The Book of Why
“The Book of Why” by Judea Pearl offers an intricate exploration of causal reasoning through what he terms the “ladder of causation,”
- Level 1: Associations, observational data (seeing)
- Level 2: Intervention (doing, or RCT)
- Level 3: Counterfactuals (thinking)
The book starts with a neat structure, diving deep into the historical and philosophical underpinnings of causality, and emphasizing how traditional statistical methods and the most recent deep learning methods have often overlooked causal inference.
In this book, he also highlights the importance of the “do-calculus” and “directed acyclic graphs (DAGs)” in causal inference.
-
A DAG is simply a diagram containing nodes that are connected by edges (lines) with directions, and tracing these edges according to their directions should not result in a closed loop.
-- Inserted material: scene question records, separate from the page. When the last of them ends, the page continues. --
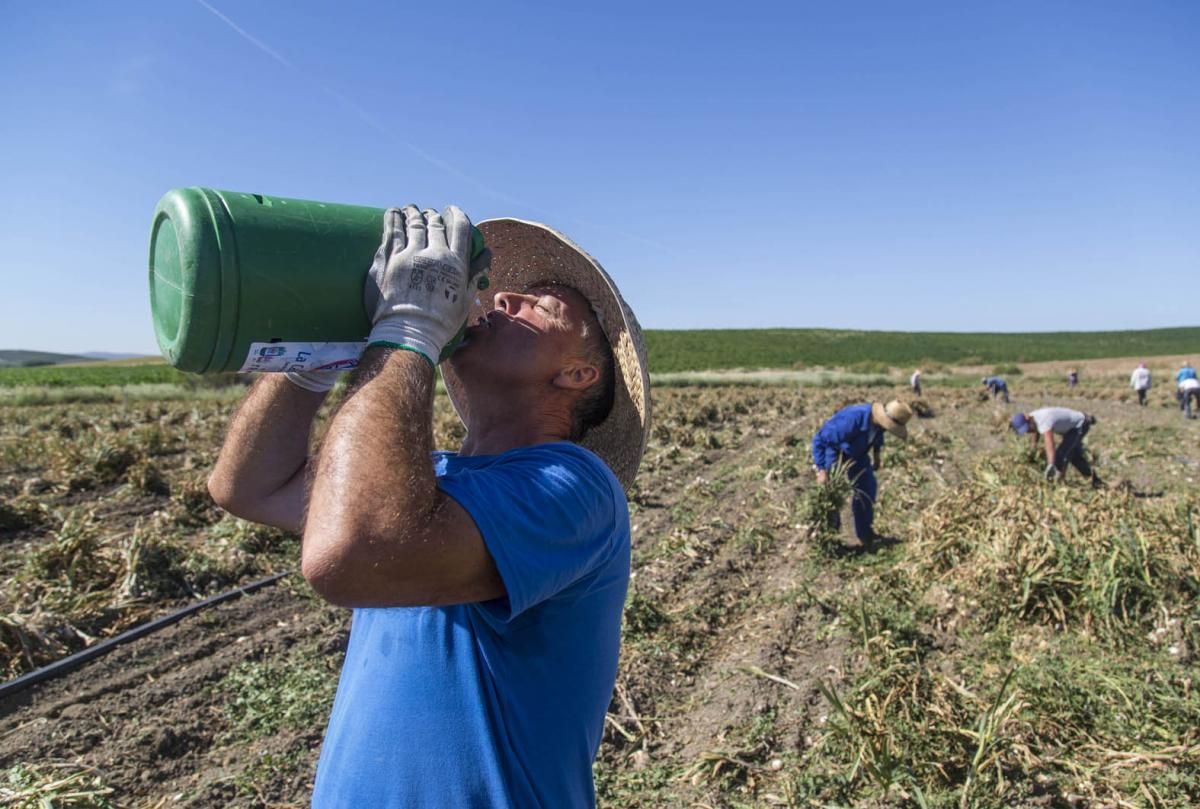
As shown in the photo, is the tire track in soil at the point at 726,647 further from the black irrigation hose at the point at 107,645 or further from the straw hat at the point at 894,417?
the black irrigation hose at the point at 107,645

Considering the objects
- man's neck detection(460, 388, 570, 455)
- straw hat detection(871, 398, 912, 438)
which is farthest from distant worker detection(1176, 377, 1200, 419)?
man's neck detection(460, 388, 570, 455)

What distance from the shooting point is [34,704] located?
190 inches

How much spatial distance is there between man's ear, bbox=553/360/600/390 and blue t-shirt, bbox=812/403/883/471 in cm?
740

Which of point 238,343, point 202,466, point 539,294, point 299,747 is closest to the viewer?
point 238,343

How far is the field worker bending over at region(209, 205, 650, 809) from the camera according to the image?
52.6 inches

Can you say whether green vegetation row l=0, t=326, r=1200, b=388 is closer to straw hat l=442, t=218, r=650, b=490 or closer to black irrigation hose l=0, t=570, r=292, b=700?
black irrigation hose l=0, t=570, r=292, b=700

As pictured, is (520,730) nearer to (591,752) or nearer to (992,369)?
(591,752)

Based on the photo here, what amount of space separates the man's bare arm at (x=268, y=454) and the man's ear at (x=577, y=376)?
64 cm

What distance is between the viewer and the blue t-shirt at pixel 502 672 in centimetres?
147

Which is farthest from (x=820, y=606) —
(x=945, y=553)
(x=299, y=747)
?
(x=299, y=747)

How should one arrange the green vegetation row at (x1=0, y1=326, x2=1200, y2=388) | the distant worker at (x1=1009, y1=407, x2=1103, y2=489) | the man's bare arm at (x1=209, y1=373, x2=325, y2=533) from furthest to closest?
1. the green vegetation row at (x1=0, y1=326, x2=1200, y2=388)
2. the distant worker at (x1=1009, y1=407, x2=1103, y2=489)
3. the man's bare arm at (x1=209, y1=373, x2=325, y2=533)

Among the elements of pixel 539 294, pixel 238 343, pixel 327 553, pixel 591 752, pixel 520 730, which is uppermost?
pixel 539 294

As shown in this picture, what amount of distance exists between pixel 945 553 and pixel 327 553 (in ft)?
23.4

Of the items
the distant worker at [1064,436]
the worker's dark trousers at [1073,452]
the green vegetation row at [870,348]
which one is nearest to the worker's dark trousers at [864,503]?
the distant worker at [1064,436]
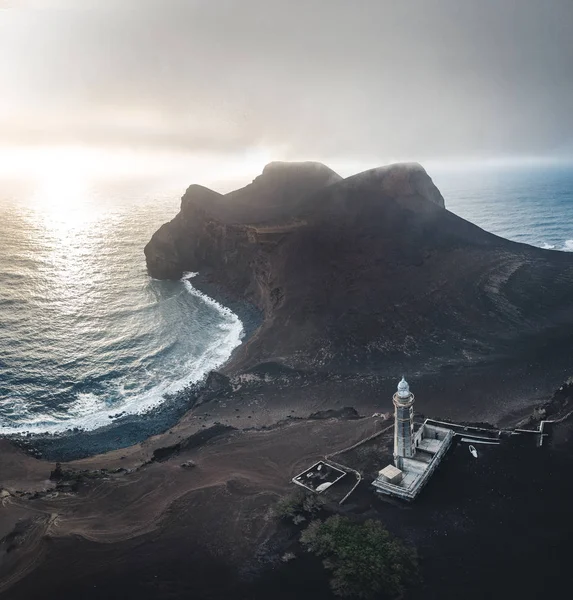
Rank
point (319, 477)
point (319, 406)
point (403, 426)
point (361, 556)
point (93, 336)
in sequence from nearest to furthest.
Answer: point (361, 556) < point (403, 426) < point (319, 477) < point (319, 406) < point (93, 336)

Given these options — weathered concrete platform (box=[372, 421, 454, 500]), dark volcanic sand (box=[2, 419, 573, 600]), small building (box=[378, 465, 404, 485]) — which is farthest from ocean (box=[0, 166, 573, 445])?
weathered concrete platform (box=[372, 421, 454, 500])

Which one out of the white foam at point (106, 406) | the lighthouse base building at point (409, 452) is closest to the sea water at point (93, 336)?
the white foam at point (106, 406)

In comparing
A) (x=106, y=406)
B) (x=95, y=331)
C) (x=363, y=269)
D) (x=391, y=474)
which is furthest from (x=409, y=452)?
(x=95, y=331)

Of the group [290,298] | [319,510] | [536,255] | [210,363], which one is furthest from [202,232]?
[319,510]

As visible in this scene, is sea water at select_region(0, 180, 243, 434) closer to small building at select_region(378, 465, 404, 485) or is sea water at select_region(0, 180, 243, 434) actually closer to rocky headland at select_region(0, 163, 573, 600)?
rocky headland at select_region(0, 163, 573, 600)

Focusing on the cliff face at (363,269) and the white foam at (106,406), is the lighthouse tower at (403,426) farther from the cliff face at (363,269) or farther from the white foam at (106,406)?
the white foam at (106,406)

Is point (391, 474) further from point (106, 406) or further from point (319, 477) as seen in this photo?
point (106, 406)
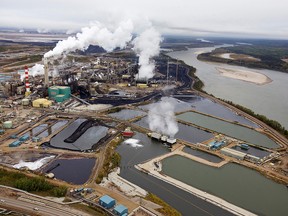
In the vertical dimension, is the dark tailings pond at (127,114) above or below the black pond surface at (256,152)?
above

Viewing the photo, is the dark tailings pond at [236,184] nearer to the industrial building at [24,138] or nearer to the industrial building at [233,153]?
the industrial building at [233,153]

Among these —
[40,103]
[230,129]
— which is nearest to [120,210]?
[230,129]

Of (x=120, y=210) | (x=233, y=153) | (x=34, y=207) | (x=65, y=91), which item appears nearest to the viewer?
(x=120, y=210)

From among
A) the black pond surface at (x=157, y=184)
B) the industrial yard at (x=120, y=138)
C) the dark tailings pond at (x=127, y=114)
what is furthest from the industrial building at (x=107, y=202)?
the dark tailings pond at (x=127, y=114)

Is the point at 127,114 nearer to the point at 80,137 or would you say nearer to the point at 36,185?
the point at 80,137

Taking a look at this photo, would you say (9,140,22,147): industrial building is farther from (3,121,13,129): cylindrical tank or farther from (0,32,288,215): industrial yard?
(3,121,13,129): cylindrical tank

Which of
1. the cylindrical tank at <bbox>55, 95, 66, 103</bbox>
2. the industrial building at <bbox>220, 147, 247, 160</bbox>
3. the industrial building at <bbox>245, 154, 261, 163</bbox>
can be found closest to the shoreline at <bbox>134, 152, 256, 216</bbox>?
the industrial building at <bbox>220, 147, 247, 160</bbox>

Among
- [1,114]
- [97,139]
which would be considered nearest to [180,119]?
[97,139]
In causal analysis, DAGs are used to represent the relationships between variables in a system, with the directed edges indicating the (assumed) direction of causation.
-
Do-calculus is a set of rules that allows us to compute the effect of an intervention on a variable in contrast to obersvation. It is kind of the difference between P(A do(B)) and P(A B).
The above two approaches and the causal inference does not simply determine the causes of an event but enriches our understanding of associations beyond mere correlation.
This work is also deeply personal; Pearl reflects on his career and the impact of his son’s tragic death on his scholarly pursuits, adding a poignant layer to his academic discussions. He critiques the resistance within the statistical community to adopt causal thinking, positioning his “causal revolution” as a necessary shift towards more meaningful data analysis.
However, the book is not easy to read for those who are not familiar with the basics of statistics and probability theory. But it is also too simple for those reseachers or technologists who are already familiar with casual inference. But Pearl’s clear and engaging style makes complex concepts accessible, offering readers both a comprehensive overview of causal analysis and a compelling call to rethink how we interpret data.
Yes, and data are fundamentally dumb. You’re smarter than your data.
In practice, the causal inference is not easy to apply. I also struggled a lot with causal Inference. Over my experiences, the challenges are:
- Technicial part: high-dimensional data and the lack of understanding of the causal relationships between variables.
- Non-technical part: how to get buy-in from stakeholders and how to communicate the results to them.